BOEING HIT BY WTO’S RULING
World Trade Organisation (WTO) judges have found aircraft maker Boeing received more than $20bn (£12.7bn) in US government subsidies challenged by the European Union and called for them to be withdrawn, an EU source said yesterday.
The confidential ruling, if confirmed, would add weight to European calls for a negotiated settlement to the transatlantic row over the aerospace industry – the biggest bilateral trade dispute – following WTO condemnation in June of illegal European subsidies for Boeing rival Airbus.
But in the past both sides have accused the other of putting out misinformation so early leaks must be treated with caution.
The confidential report, issued only to EU and US officials, will not be made public until possibly mid-2011.
Boeing argues any aid for which Washington is faulted pales in comparison with subsidies for Airbus that were resoundingly denounced by the WTO in a ruling in a parallel case. Both sides have appealed various findings in that case.
The European source said the WTO judges had backed EU complaints over some $17bn in research contracts from the US aerospace agency NASA and the Pentagon, and $4bn in tax breaks from Washington state.
The WTO judges found these payments broke WTO rules and should be withdrawn, the source said. The figures were not cited in the report but were derived from adding the respective claims.
But the WTO dispute panel did not find that aid challenged by the EU was prohibited – as it did in a ruling in the parallel case against Airbus subsidies brought by the US – which would have required faster remedies.

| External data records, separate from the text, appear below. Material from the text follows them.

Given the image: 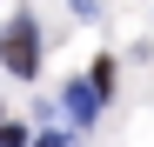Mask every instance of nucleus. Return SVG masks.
<instances>
[{"label":"nucleus","mask_w":154,"mask_h":147,"mask_svg":"<svg viewBox=\"0 0 154 147\" xmlns=\"http://www.w3.org/2000/svg\"><path fill=\"white\" fill-rule=\"evenodd\" d=\"M34 147H67V134H60V127H54V134H40V140H34Z\"/></svg>","instance_id":"nucleus-5"},{"label":"nucleus","mask_w":154,"mask_h":147,"mask_svg":"<svg viewBox=\"0 0 154 147\" xmlns=\"http://www.w3.org/2000/svg\"><path fill=\"white\" fill-rule=\"evenodd\" d=\"M0 147H34V134L20 127V120H0Z\"/></svg>","instance_id":"nucleus-4"},{"label":"nucleus","mask_w":154,"mask_h":147,"mask_svg":"<svg viewBox=\"0 0 154 147\" xmlns=\"http://www.w3.org/2000/svg\"><path fill=\"white\" fill-rule=\"evenodd\" d=\"M0 60H7L14 80H34V74H40V20H34V14H14V20H7Z\"/></svg>","instance_id":"nucleus-1"},{"label":"nucleus","mask_w":154,"mask_h":147,"mask_svg":"<svg viewBox=\"0 0 154 147\" xmlns=\"http://www.w3.org/2000/svg\"><path fill=\"white\" fill-rule=\"evenodd\" d=\"M114 74H121V67H114V54H100V60H94V80H87L94 100H107V94H114Z\"/></svg>","instance_id":"nucleus-3"},{"label":"nucleus","mask_w":154,"mask_h":147,"mask_svg":"<svg viewBox=\"0 0 154 147\" xmlns=\"http://www.w3.org/2000/svg\"><path fill=\"white\" fill-rule=\"evenodd\" d=\"M60 107H67V120H74V134H81L87 120H94V107H100V100L87 94V80H67V87H60Z\"/></svg>","instance_id":"nucleus-2"}]
</instances>
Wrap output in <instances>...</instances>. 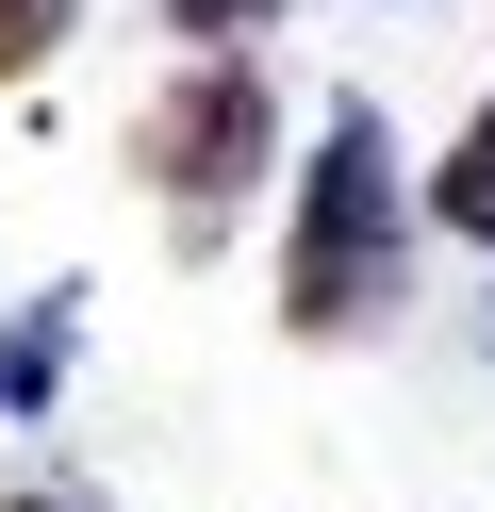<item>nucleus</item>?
<instances>
[{
	"mask_svg": "<svg viewBox=\"0 0 495 512\" xmlns=\"http://www.w3.org/2000/svg\"><path fill=\"white\" fill-rule=\"evenodd\" d=\"M429 215H446V232H495V100L462 116V149H446V182H429Z\"/></svg>",
	"mask_w": 495,
	"mask_h": 512,
	"instance_id": "nucleus-3",
	"label": "nucleus"
},
{
	"mask_svg": "<svg viewBox=\"0 0 495 512\" xmlns=\"http://www.w3.org/2000/svg\"><path fill=\"white\" fill-rule=\"evenodd\" d=\"M396 281H413V182H396V133L380 116H330L314 133V182H297V232H281V331H380Z\"/></svg>",
	"mask_w": 495,
	"mask_h": 512,
	"instance_id": "nucleus-1",
	"label": "nucleus"
},
{
	"mask_svg": "<svg viewBox=\"0 0 495 512\" xmlns=\"http://www.w3.org/2000/svg\"><path fill=\"white\" fill-rule=\"evenodd\" d=\"M50 364H66V314H33V331H0V397H50Z\"/></svg>",
	"mask_w": 495,
	"mask_h": 512,
	"instance_id": "nucleus-5",
	"label": "nucleus"
},
{
	"mask_svg": "<svg viewBox=\"0 0 495 512\" xmlns=\"http://www.w3.org/2000/svg\"><path fill=\"white\" fill-rule=\"evenodd\" d=\"M479 347H495V314H479Z\"/></svg>",
	"mask_w": 495,
	"mask_h": 512,
	"instance_id": "nucleus-7",
	"label": "nucleus"
},
{
	"mask_svg": "<svg viewBox=\"0 0 495 512\" xmlns=\"http://www.w3.org/2000/svg\"><path fill=\"white\" fill-rule=\"evenodd\" d=\"M281 0H165V34H198V50H231V34H264Z\"/></svg>",
	"mask_w": 495,
	"mask_h": 512,
	"instance_id": "nucleus-6",
	"label": "nucleus"
},
{
	"mask_svg": "<svg viewBox=\"0 0 495 512\" xmlns=\"http://www.w3.org/2000/svg\"><path fill=\"white\" fill-rule=\"evenodd\" d=\"M66 17H83V0H0V83H33L66 50Z\"/></svg>",
	"mask_w": 495,
	"mask_h": 512,
	"instance_id": "nucleus-4",
	"label": "nucleus"
},
{
	"mask_svg": "<svg viewBox=\"0 0 495 512\" xmlns=\"http://www.w3.org/2000/svg\"><path fill=\"white\" fill-rule=\"evenodd\" d=\"M264 149H281V100H264V67H248V50H198V67L149 100L132 166H149L182 215H231V199L264 182Z\"/></svg>",
	"mask_w": 495,
	"mask_h": 512,
	"instance_id": "nucleus-2",
	"label": "nucleus"
},
{
	"mask_svg": "<svg viewBox=\"0 0 495 512\" xmlns=\"http://www.w3.org/2000/svg\"><path fill=\"white\" fill-rule=\"evenodd\" d=\"M33 512H50V496H33Z\"/></svg>",
	"mask_w": 495,
	"mask_h": 512,
	"instance_id": "nucleus-8",
	"label": "nucleus"
}]
</instances>
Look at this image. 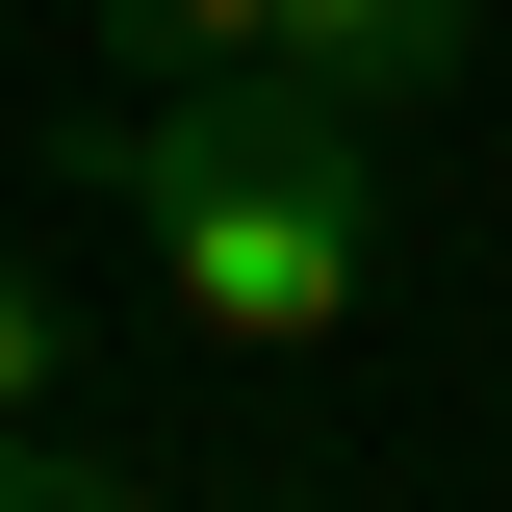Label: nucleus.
Returning a JSON list of instances; mask_svg holds the SVG:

THE EU’S CASE | THE MAIN ISSUES RAISED
? NASA-funded federal research programmes have injected more than $10bn into Boeing. The US defends these funds as being payments for a service; the EU says they break WTO rules.
The US Department of Defense (Pentagon) has given Boeing $2.4bn worth of dual-use technology for its large civil aircraft, as well as access to the department’s facilities, equipment and staff.
Boeing received $726.4m worth of intellectual property rights in free patents, industry secrets and data rights from NASA and the Pentagon for its large civil aircraft.
NASA and the Pentagon paid Boeing another $3bn for independent research and to pay for Boeing government contract bids. US says these payments are legal commercial transactions.
Washington state gave Boeing $3.5bn in illegal tax breaks, tax rate discounts, interest subsidies and bond issuance. Illinois and Chicago gave Boeing a relocation package, tax credits and rent subsidies. Kansas supports Boeing with a $900m package of tax breaks and subsidised bonds.
Boeing is still eligible for $2.2bn of export subsidies the WTO has already ruled illegal.
All US support, which has helped Boeing launch its 787 Dreamliner, is non-repayable.